------ Task inputs ------

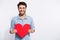 Photo of amazing indian guy holding large red paper heart inviting girlfriend to romantic date wear specs casual denim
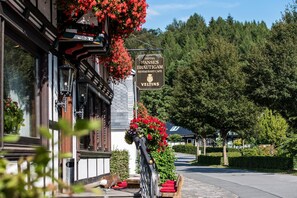A hotel sign with "Hotel Hanses Brautigam Restaurant Cafe Veltins" and a flower-adorned exterior. - Landgasthof Hotel Hanses-Bräutigam (Schmallenberg)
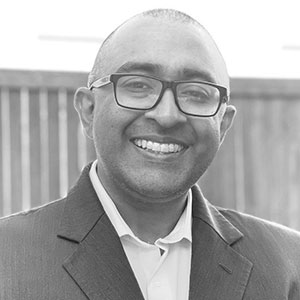 Grayscale headshot of Gautham Rao.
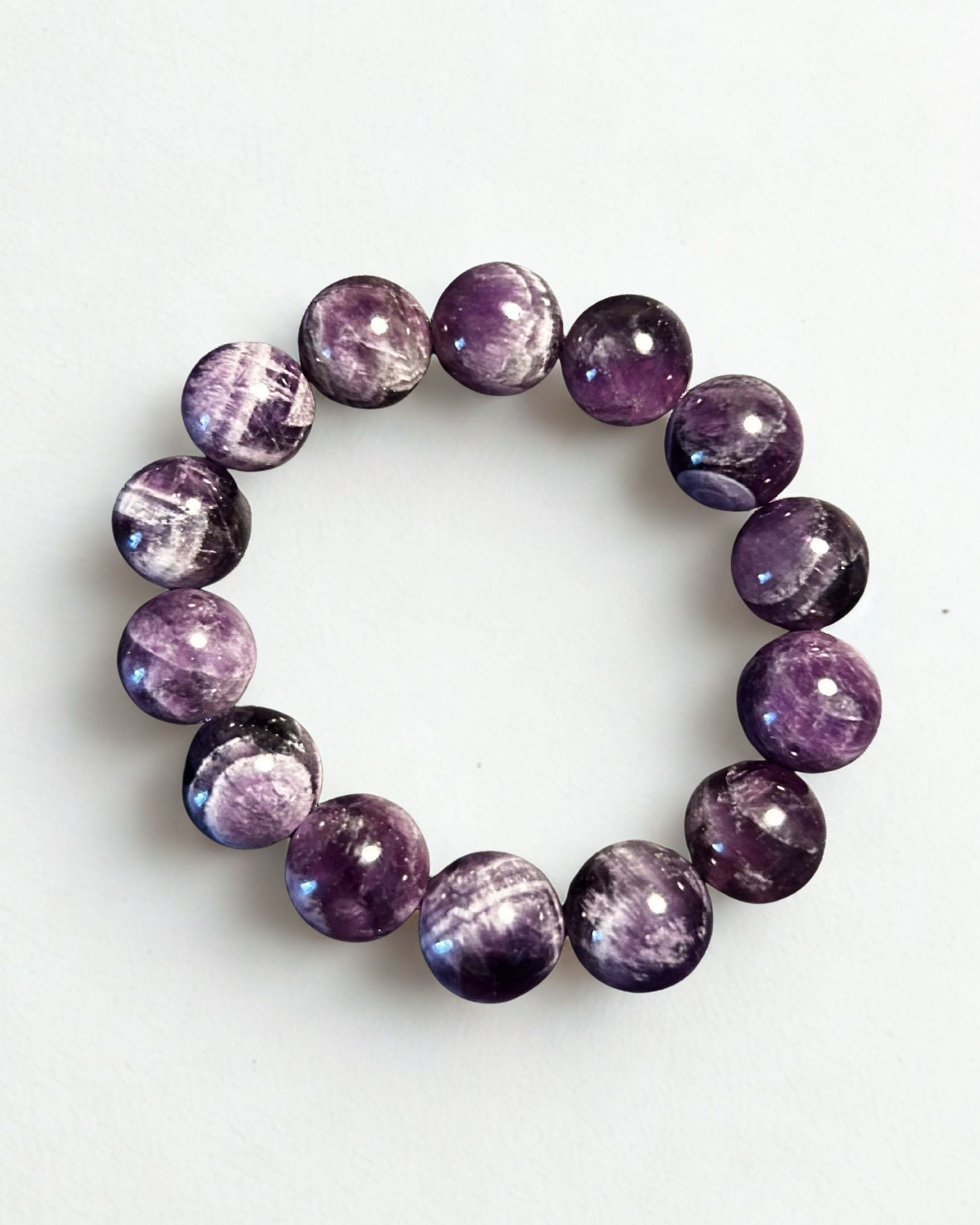 A beaded stretch bracelet made of polished round purple gemstone beads with natural white and gray crystalline patterns, displayed on a clean white background.
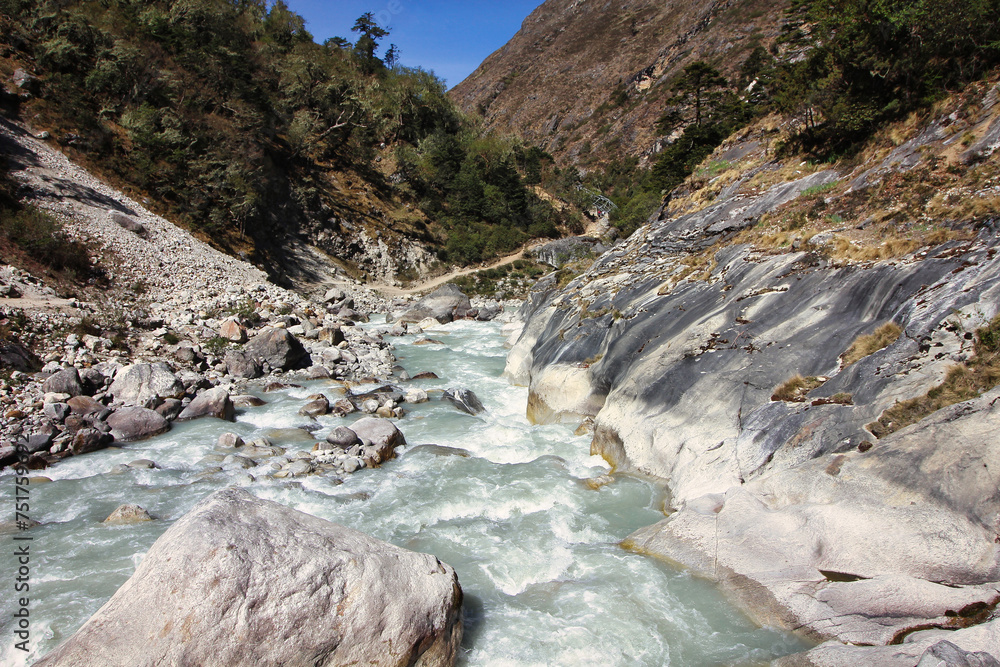 Fast moving rapids of the Dudh Kosi river originating from the Khumbu and Cho Oyu glaciers seen here in a scenic valley setting on the Everest Base Camp trek near Tengboche,Nepal - obrazy, fototapety, plakaty 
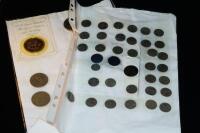 A folder of coins including various crowns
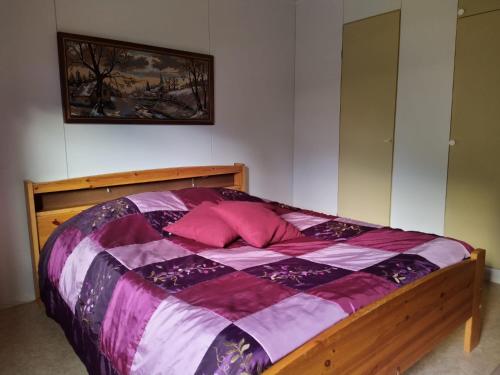 霍萨Holiday House Mäntyniemi的一间卧室配有一张带粉红色枕头的木床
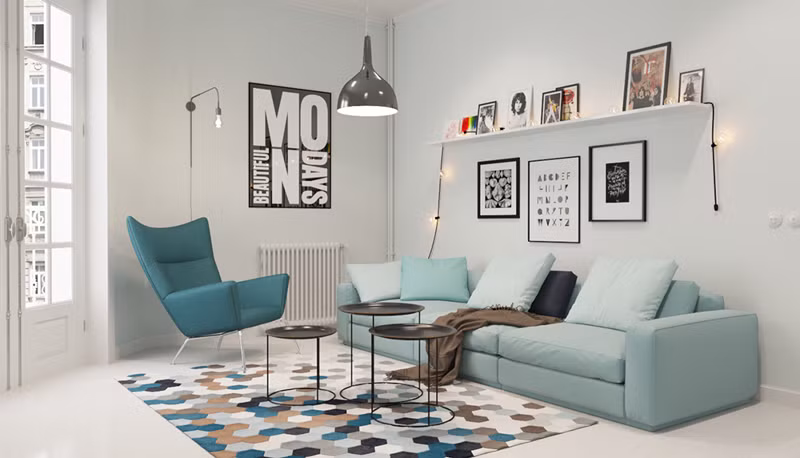  Căn phòng được thiết kế mang phong cách hiện đại, đơn giản gồm bộ bàn ghế sofa và những bức ảnh treo trên tường.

------

_Exercise requirements_: Word for word, give again the lines from the line holding "A folder of coins including various crowns" through the last line of the material, both included; pictures are not part of the copy.

_Exercise output_:
 A folder of coins including various crowns
 霍萨Holiday House Mäntyniemi的一间卧室配有一张带粉红色枕头的木床
  Căn phòng được thiết kế mang phong cách hiện đại, đơn giản gồm bộ bàn ghế sofa và những bức ảnh treo trên tường.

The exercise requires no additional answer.